On Wed, Aug 06, 2025 at 02:46:00PM -0700, Suren Baghdasaryan wrote:
On Wed, Aug 6, 2025 at 12:03 PM Lorenzo Stoakes lorenzo.stoakes@oracle.com wrote:
On Wed, Aug 06, 2025 at 08:59:04AM -0700, Suren Baghdasaryan wrote:
Utilize per-vma locks to stabilize vma after lookup without taking mmap_lock during PROCMAP_QUERY ioctl execution. If vma lock is contended, we fall back to mmap_lock but take it only momentarily to lock the vma and release the mmap_lock. In a very unlikely case of vm_refcnt overflow, this fall back path will fail and ioctl is done under mmap_lock protection.
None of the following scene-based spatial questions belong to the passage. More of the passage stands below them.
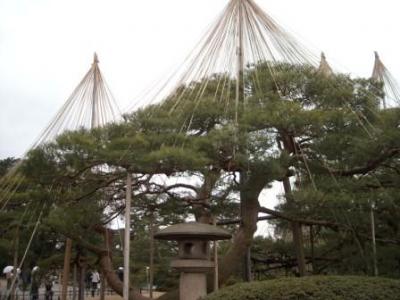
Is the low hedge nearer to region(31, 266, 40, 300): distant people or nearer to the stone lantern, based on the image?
the stone lantern

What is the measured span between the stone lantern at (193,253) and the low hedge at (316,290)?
4.25 feet

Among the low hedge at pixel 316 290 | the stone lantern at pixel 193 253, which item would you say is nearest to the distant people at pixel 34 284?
the stone lantern at pixel 193 253

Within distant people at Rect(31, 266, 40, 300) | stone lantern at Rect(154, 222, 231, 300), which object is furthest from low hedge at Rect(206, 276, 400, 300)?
distant people at Rect(31, 266, 40, 300)

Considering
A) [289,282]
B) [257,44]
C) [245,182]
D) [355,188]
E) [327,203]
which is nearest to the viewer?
[289,282]

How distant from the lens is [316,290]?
19.3ft

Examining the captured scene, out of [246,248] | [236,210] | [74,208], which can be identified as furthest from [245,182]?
[74,208]

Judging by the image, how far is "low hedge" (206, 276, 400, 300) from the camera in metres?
5.82

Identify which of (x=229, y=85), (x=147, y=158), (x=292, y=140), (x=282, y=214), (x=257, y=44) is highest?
(x=257, y=44)

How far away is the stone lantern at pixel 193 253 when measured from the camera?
7371 millimetres

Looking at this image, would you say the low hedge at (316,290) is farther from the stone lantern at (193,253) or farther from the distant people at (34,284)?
the distant people at (34,284)

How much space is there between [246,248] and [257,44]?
374 centimetres

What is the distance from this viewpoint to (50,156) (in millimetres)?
6887

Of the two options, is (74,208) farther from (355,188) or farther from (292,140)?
(355,188)

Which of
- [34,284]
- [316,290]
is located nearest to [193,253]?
[316,290]
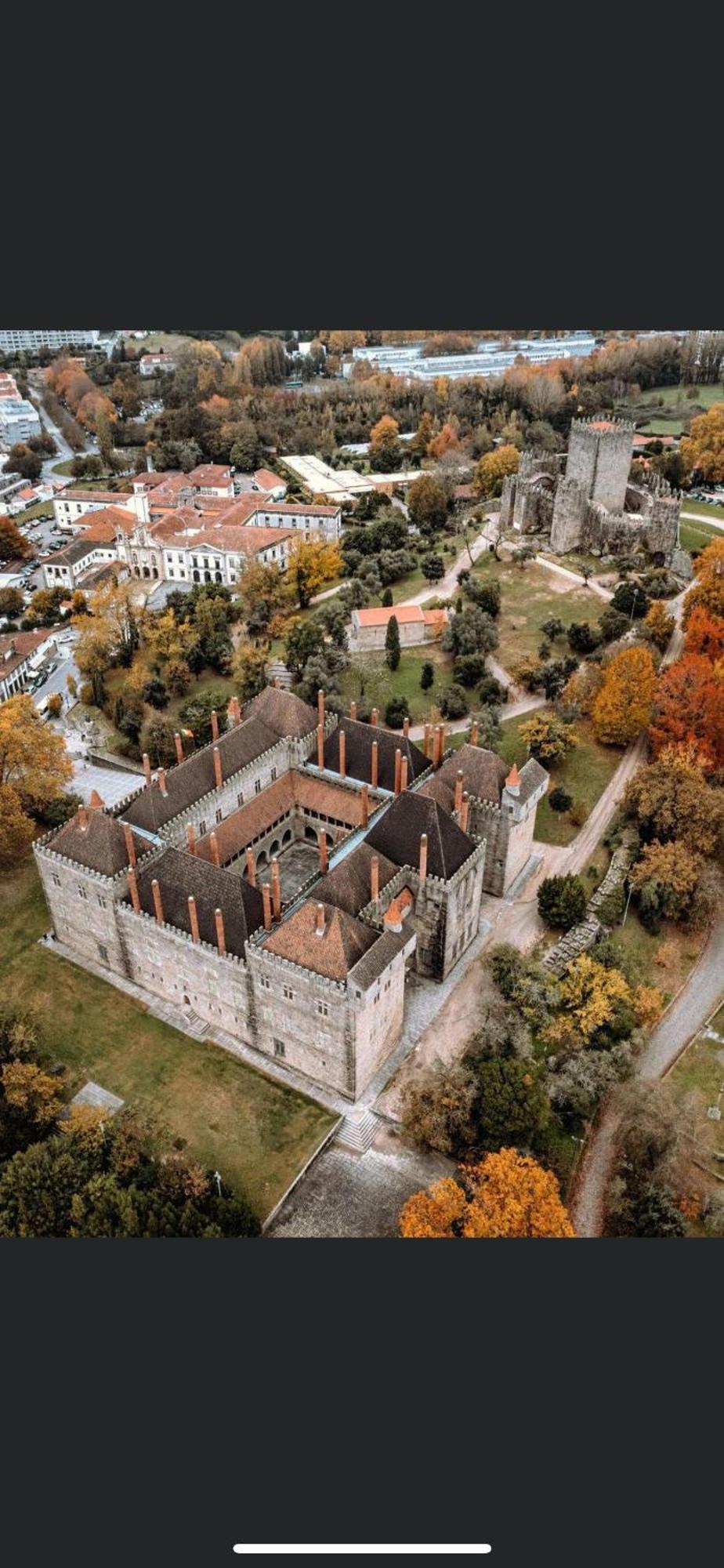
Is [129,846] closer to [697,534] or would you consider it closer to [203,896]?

This change is designed to reduce mmap_lock contention and prevent PROCMAP_QUERY ioctl calls from blocking address space updates.
Signed-off-by: Suren Baghdasaryan surenb@google.com
A lot of nits but nothing's really standing out as broken, AFAICT...
fs/proc/task_mmu.c | 84 +++++++++++++++++++++++++++++++++++++--------- 1 file changed, 68 insertions(+), 16 deletions(-)
diff --git a/fs/proc/task_mmu.c b/fs/proc/task_mmu.c index 45134335e086..0396315dfaee 100644 --- a/fs/proc/task_mmu.c +++ b/fs/proc/task_mmu.c @@ -517,28 +517,81 @@ static int pid_maps_open(struct inode *inode, struct file *file) PROCMAP_QUERY_VMA_FLAGS \ )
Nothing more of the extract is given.